Start of Data provided

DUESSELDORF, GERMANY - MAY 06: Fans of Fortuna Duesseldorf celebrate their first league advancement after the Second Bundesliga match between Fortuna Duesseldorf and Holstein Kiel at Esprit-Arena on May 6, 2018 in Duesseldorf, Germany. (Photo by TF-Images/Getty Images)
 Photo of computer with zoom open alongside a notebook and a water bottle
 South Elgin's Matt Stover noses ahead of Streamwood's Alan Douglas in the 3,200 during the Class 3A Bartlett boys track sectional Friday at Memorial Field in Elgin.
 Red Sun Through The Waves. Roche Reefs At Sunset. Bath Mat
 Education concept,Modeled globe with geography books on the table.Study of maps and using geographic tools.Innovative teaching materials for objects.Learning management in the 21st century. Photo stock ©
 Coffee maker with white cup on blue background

End of Data provided

**Your goal**
Write out word for word only the lines from the start of the entries down to the line with "Photo of computer", please, including both ends.

**Finished exercise**
DUESSELDORF, GERMANY - MAY 06: Fans of Fortuna Duesseldorf celebrate their first league advancement after the Second Bundesliga match between Fortuna Duesseldorf and Holstein Kiel at Esprit-Arena on May 6, 2018 in Duesseldorf, Germany. (Photo by TF-Images/Getty Images)
 Photo of computer with zoom open alongside a notebook and a water bottle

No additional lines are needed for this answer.